DuckDB provides some epoch...() functions that are designed specifically for working with epoch times, each with a different level of precision. There are also some other functions that deal with epoch values.

In particular:

  • epoch(): Returns the total number of seconds since the epoch.
  • epoch_ms(): Returns the total number of milliseconds since the epoch. This function can also be used the other way around; to convert integer milliseconds since the epoch to a timestamp.
  • epoch_us(): Returns the total number of microseconds since the epoch.
  • epoch_ns(): Return the total number of nanoseconds since the epoch.
  • make_timestamp(): This function can accept a Unix epoch value as its argument in order to convert integer microseconds since the epoch to a timestamp.
  • to_timestamp(): Converts seconds since the epoch to a timestamp with time zone.

Converting Timestamps to Epoch Values

epoch()

The epoch() function converts a timestamp to the number of seconds since the Unix epoch:

SELECT epoch(current_timestamp);

Output:

+--------------------------+
| epoch(current_timestamp) |
+--------------------------+
| 1741642083.855 |
+--------------------------+

epoch_ms()

The epoch_ms() function converts a timestamp to the number of milliseconds since the Unix epoch:

SELECT epoch_ms(current_timestamp);

Result:

+-----------------------------+
| epoch_ms(current_timestamp) |
+-----------------------------+
| 1741642181783 |
+-----------------------------+

epoch_us()

The epoch_us() function converts a timestamp to the number of microseconds since the Unix epoch:

SELECT epoch_us(current_timestamp);

Output:

+-----------------------------+
| epoch_us(current_timestamp) |
+-----------------------------+
| 1741642220332000 |
+-----------------------------+

epoch_ns()

The epoch_ns() function converts a timestamp to the number of nanoseconds since the Unix epoch:

SELECT epoch_ns(current_timestamp);

Output:

+-----------------------------+
| epoch_ns(current_timestamp) |
+-----------------------------+
| 1741642284766000000 |
+-----------------------------+

Converting Epoch Values to Timestamps

Some of these functions enable us to work in reverse, converting an epoch value back to a timestamp.

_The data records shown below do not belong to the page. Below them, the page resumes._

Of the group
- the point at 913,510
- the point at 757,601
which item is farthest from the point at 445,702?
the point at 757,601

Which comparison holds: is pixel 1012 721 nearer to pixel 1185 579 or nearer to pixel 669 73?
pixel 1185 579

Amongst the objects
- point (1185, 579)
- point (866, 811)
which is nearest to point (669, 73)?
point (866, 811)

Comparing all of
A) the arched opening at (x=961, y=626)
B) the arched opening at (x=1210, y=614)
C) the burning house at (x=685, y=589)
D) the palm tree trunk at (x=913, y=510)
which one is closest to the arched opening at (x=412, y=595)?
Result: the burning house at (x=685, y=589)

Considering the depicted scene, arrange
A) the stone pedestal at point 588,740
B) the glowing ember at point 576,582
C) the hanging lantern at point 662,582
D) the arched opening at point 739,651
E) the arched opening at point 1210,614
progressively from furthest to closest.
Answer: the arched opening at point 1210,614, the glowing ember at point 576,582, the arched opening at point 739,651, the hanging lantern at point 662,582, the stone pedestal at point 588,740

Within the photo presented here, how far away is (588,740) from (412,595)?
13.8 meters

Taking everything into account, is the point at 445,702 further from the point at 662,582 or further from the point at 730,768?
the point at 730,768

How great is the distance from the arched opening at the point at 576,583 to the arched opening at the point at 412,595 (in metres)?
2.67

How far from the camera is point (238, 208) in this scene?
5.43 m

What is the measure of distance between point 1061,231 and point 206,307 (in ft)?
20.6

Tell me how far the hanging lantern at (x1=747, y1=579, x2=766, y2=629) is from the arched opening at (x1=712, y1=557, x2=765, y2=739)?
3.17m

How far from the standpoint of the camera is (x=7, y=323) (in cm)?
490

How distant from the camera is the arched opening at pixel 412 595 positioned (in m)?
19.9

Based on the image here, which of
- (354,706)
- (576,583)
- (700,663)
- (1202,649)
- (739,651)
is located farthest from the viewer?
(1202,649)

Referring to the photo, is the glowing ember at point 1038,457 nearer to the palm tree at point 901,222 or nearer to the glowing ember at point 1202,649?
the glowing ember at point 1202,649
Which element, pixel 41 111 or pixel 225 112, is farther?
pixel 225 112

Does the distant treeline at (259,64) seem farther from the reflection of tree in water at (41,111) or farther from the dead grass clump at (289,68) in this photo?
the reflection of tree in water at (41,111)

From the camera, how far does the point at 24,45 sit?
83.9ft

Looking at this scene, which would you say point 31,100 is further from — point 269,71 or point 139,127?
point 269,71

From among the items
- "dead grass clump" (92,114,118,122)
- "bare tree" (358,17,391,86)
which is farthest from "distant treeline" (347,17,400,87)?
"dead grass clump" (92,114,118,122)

epoch_ms() – From Milliseconds to Timestamp

SELECT epoch_ms(1615460745123);

Result:

+-------------------------+
| epoch_ms(1615460745123) |
+-------------------------+
| 2021-03-11 11:05:45.123 |
+-------------------------+

make_timestamp() – From Microseconds to Timestamp

SELECT make_timestamp(1615460745123456);

Result:

+----------------------------------+
| make_timestamp(1615460745123456) |
+----------------------------------+
| 2021-03-11 11:05:45.123456 |
+----------------------------------+

to_timestamp() – From Seconds to Timestamp with Time Zone

SELECT to_timestamp(1615460745.123456);

Result:

+---------------------------------+
| to_timestamp(1615460745.123456) |
+---------------------------------+
| 2021-03-11 21:05:45.123456+10 |
+---------------------------------+

Time Difference Calculation

Here’s an example of calculating the time difference between two events in seconds:

SELECT 
    timestamp '2024-10-15 14:30:00' - timestamp '2023-10-15 12:15:30' AS interval_difference,
    epoch(timestamp '2024-10-15 14:30:00') - epoch(timestamp '2023-10-15 12:15:30') AS seconds_difference;

Result:

+---------------------+--------------------+
| interval_difference | seconds_difference |
+---------------------+--------------------+
| 366 days 02:14:30 | 31630470.0 |
+---------------------+--------------------+

The left column returned the result as an INTERVAL value, whereas the right column returned the number of seconds as a DOUBLE value.